EXCERPT TO READ.
━━━━━━━━━━━━━━━━━━━━━━━━━━━━━━
17 décembre 2025
On 4 December 2025, the European Commission published the Market Integration and Supervision Package, a comprehensive set of legislative proposals aiming to achieve targeted amendments to the existing financial services legislation, that forms an essential part of the Commission’s Savings and Investment Union (“SIU”). The SIU, published in March 2025 is a key pillar of the EU Commission's strategy to deepen capital markets integration, financial literacy and facilitate cross-border investments across the EU.
The EU Single Market, underpinned by the four fundamental freedoms set out in the Treaty of the Functioning of the EU (TFEU), is by far one of the greatest achievements of the EU the success of which can hardly be challenged even by the most vocal EU sceptics. However, it’s not without its flaws: the existing fragmentation within the EU Single Market has erected intra-EU barriers hindering cross-border provision of services that in accordance with the estimate of the International Monetary Fund (IMF) are equivalent to a tariff rate of 110% (on services alone). Hence, it is no surprise that in recent years, the critical voices calling for a drastic reform of the key pillars underpinning the EU Single Market have become ever louder.
In the financial services industry, there are also additional alarm bells primarily when one tries to compare the state of the EU financial markets with the United States (US) and the former EU Member, the United Kingdom (UK). In 2024 the total market capitalisation of stock exchanges within the EU has amounted to 73% of the EU gross domestic product (GDP). On the other side of the Channel the same figure was almost twice higher (130% of the UK GDP) and on the other side of the pond almost 3.5 times higher (270% of the US GDP).
The Commission believes that one of the main reasons for this lies in a very high level of fragmentation of the EU Single Market for financial services, driven by diverging supervisory practices and conflicting national transpositions of the EU legislation at the EU Member State level. This fragmented landscape leaves many internationally active financial institutions that they are operating across 27 distinct, rather than one single market for financial services.
With the aim of deepening and strengthening the EU financial markets, the Commission has published a number of targeted amendments to the existing financial services rulebook in the EU that shall enhance the existing regulatory and supervisory framework, streamline the processes enabling easier cross-border operation for financial institutions and reduce the space for supervisory and regulatory arbitrage at the EU Member State level.
The package published by the Commission last week, includes a draft Regulation and a draft Directive regarding the further development of capital market integration and supervision in the EU which together amend over a dozen pieces of EU financial services legislation (incl. MiFIR, EMIR, SFTR, Benchmark Regulation, Securitisation Regulation etc.).
In addition to these two key proposals, the package also contains a draft Regulation that shall entirely replace the Settlement Finality Directive and amend the Financial Collateral Directive (the “SFD Regulation”).
━━━━━━━━━━━━━━━━━━━━━━━━━━━━━━
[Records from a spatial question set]
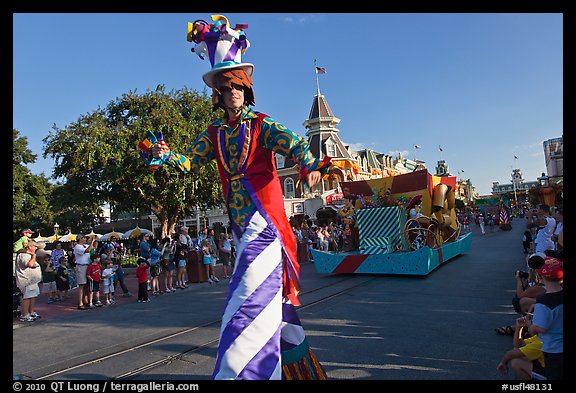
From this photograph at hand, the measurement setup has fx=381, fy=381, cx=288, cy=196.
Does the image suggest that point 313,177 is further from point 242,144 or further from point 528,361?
point 528,361

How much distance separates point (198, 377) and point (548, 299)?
10.2ft

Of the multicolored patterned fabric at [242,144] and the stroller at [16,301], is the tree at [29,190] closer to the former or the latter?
the stroller at [16,301]

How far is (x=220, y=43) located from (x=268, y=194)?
1.21 metres

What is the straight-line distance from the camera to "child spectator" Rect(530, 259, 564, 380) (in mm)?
2697

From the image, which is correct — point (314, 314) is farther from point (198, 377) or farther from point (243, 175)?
point (243, 175)

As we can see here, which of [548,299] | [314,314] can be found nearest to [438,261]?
[314,314]

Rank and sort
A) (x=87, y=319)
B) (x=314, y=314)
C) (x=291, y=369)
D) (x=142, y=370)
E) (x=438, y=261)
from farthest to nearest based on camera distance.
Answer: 1. (x=438, y=261)
2. (x=87, y=319)
3. (x=314, y=314)
4. (x=142, y=370)
5. (x=291, y=369)

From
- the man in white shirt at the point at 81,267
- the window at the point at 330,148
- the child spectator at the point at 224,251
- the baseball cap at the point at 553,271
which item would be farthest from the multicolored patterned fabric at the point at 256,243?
the window at the point at 330,148

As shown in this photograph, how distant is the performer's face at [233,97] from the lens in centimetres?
286

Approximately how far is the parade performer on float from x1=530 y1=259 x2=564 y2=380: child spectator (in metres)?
1.62

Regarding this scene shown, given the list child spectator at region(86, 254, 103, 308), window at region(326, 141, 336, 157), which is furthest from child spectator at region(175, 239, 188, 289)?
window at region(326, 141, 336, 157)

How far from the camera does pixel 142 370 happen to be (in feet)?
13.1

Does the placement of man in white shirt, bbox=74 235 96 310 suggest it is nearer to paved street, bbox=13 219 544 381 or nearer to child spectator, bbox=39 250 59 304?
paved street, bbox=13 219 544 381

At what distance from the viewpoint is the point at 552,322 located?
2752 millimetres
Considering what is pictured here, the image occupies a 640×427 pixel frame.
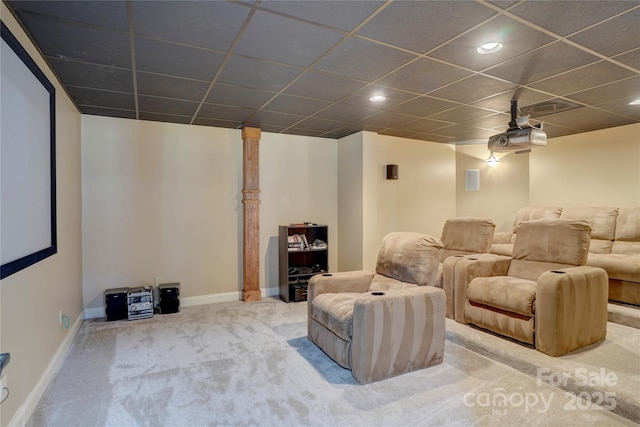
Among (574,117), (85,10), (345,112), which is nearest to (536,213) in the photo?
(574,117)

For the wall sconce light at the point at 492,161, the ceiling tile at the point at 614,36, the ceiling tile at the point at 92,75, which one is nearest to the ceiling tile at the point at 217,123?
the ceiling tile at the point at 92,75

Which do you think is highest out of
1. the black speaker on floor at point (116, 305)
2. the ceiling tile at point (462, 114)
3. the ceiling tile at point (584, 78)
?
the ceiling tile at point (462, 114)

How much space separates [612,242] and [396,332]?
386 cm

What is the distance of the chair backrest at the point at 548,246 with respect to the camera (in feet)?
10.6

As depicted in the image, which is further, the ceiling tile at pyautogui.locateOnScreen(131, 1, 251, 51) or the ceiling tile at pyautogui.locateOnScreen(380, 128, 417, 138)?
the ceiling tile at pyautogui.locateOnScreen(380, 128, 417, 138)

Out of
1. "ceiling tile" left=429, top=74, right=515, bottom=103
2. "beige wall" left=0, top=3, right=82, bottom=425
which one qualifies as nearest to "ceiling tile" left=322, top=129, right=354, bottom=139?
"ceiling tile" left=429, top=74, right=515, bottom=103

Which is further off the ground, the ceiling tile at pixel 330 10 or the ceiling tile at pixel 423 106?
━━━━━━━━━━━━━━━━━━━━━━━━━━━━━━
REQUIRED TASKS.
**A)** In the piece on the Market Integration and Supervision Package, which pieces of EU financial services legislation are listed in parentheses as amended by the draft Regulation and draft Directive?
**B)** Could you copy, word for word, the stretch of the piece on the Market Integration and Supervision Package from "With the aim" through "Securitisation Regulation etc.)."?

SOLUTIONS BELOW.
**A)** MiFIR, EMIR, SFTR, the Benchmark Regulation and the Securitisation Regulation.

**B)**
With the aim of deepening and strengthening the EU financial markets, the Commission has published a number of targeted amendments to the existing financial services rulebook in the EU that shall enhance the existing regulatory and supervisory framework, streamline the processes enabling easier cross-border operation for financial institutions and reduce the space for supervisory and regulatory arbitrage at the EU Member State level.
The package published by the Commission last week, includes a draft Regulation and a draft Directive regarding the further development of capital market integration and supervision in the EU which together amend over a dozen pieces of EU financial services legislation (incl. MiFIR, EMIR, SFTR, Benchmark Regulation, Securitisation Regulation etc.).